According to the passage on salvinorin A below, how many doses of salvinorin A were tested?

→ **Quoted passage**
--*--

Using the BCCAO transient global ischaemia model, the investigators interpret their findings to indicate that salvinorin A administered at reperfusion preserves cerebral pial artery autoregulation to hypercapnia and hypotension and reduces ischaemia-associated neuronal death and apoptosis, with concomitant improvement in motor function. They emphasise that loss of autoregulation contributes to disturbed brain metabolism, oedema and worsened injury, and that maintaining vascular responsiveness is therefore neuroprotective. Mechanistically, the authors highlight increased AKT phosphorylation and elevated CSF cGMP after salvinorin A as key biochemical correlates of the protective effects. Because the PI3K inhibitor LY294002 abolished salvinorin A-induced increases in p-AKT and cGMP, and because both the NOS inhibitor L-NAME and the KOR antagonist norBIN blocked the salvinorin A-mediated elevation of cGMP and the physiological protection, the study team infers involvement of a PI3K/AKT/NOS/cGMP pathway downstream of KOR activation. They also note that LY294002 abolished the p-AKT increase while L-NAME and norBIN did not, suggesting that salvinorin A may regulate PI3K/AKT in ways not solely dependent on NOS or KOR signalling; the authors mention prior reports of salvinorin A acting via ERK/MAPK and propose additional hypotheses such as platelet-mediated effects, which they say require further study. The investigators acknowledge limitations: only two doses of salvinorin A were tested and potential adverse effects at higher doses were not assessed, and timing of administration after ischaemia was not varied so the optimal therapeutic window remains unknown. They call for further work to delineate upstream and downstream mechanisms for PI3K/AKT modulation by salvinorin A and to clarify how these molecular changes translate into preserved vessel function and decreased neuronal injury. In conclusion, the authors propose that salvinorin A can preserve cerebrovascular autoregulation after forebrain ischaemia via the PI3K/AKT/cGMP pathway, with associated reductions in neuronal death and improvements in motor outcome.

--*--

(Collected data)

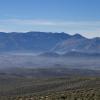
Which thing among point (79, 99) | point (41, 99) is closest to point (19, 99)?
point (41, 99)

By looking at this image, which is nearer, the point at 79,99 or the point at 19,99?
the point at 79,99

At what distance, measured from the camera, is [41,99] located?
33.7m

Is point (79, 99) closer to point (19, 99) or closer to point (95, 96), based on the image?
point (95, 96)

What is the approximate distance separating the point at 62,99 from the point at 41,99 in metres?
2.17

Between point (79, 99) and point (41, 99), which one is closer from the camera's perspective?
point (79, 99)

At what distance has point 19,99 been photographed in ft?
118

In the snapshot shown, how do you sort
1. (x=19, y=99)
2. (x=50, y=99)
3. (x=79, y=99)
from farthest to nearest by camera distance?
(x=19, y=99) → (x=50, y=99) → (x=79, y=99)

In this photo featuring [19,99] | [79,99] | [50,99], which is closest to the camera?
[79,99]

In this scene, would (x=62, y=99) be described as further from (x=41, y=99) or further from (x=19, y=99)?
(x=19, y=99)

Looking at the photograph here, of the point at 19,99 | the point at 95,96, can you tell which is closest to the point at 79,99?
the point at 95,96

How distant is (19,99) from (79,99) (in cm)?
748

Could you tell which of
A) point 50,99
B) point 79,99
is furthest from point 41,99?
point 79,99

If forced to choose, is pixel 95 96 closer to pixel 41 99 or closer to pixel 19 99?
pixel 41 99

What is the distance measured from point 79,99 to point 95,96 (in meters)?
1.77
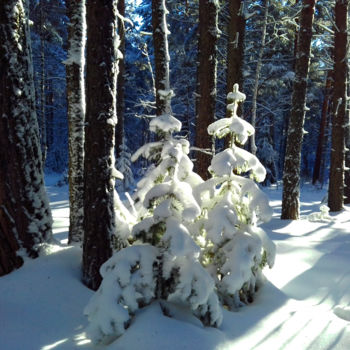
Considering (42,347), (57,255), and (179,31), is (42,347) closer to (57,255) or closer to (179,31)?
(57,255)

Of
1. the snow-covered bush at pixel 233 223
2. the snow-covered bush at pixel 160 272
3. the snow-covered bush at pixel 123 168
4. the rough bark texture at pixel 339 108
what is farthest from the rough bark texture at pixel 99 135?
the snow-covered bush at pixel 123 168

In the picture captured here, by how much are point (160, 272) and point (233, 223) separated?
119 cm

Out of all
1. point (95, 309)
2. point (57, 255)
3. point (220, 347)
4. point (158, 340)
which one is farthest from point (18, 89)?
point (220, 347)

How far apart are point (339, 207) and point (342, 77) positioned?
194 inches

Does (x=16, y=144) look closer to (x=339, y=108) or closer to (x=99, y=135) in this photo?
(x=99, y=135)

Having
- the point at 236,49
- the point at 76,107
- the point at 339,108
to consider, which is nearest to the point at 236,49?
the point at 236,49

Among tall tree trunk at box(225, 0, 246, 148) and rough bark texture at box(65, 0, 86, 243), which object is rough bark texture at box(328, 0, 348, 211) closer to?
tall tree trunk at box(225, 0, 246, 148)

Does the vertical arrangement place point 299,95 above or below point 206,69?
below

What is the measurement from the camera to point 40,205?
4461 mm

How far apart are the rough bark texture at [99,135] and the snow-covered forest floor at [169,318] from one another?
0.47 m

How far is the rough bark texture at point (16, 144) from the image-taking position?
13.6 ft

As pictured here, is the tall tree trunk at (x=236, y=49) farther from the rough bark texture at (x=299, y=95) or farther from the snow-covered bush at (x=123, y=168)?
the snow-covered bush at (x=123, y=168)

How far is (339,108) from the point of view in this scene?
12.9 metres

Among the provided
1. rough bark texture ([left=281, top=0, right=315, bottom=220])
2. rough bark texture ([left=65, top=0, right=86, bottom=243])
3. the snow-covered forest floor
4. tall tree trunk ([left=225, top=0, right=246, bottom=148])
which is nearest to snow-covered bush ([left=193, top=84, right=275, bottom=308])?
the snow-covered forest floor
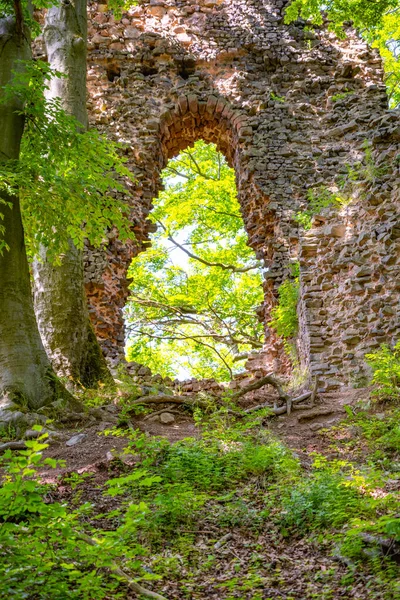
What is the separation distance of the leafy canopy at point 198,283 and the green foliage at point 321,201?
7487 millimetres

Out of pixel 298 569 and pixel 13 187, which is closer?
pixel 298 569

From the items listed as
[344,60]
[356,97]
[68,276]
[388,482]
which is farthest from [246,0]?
[388,482]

--*--

→ **Solution to this task**
Two doses.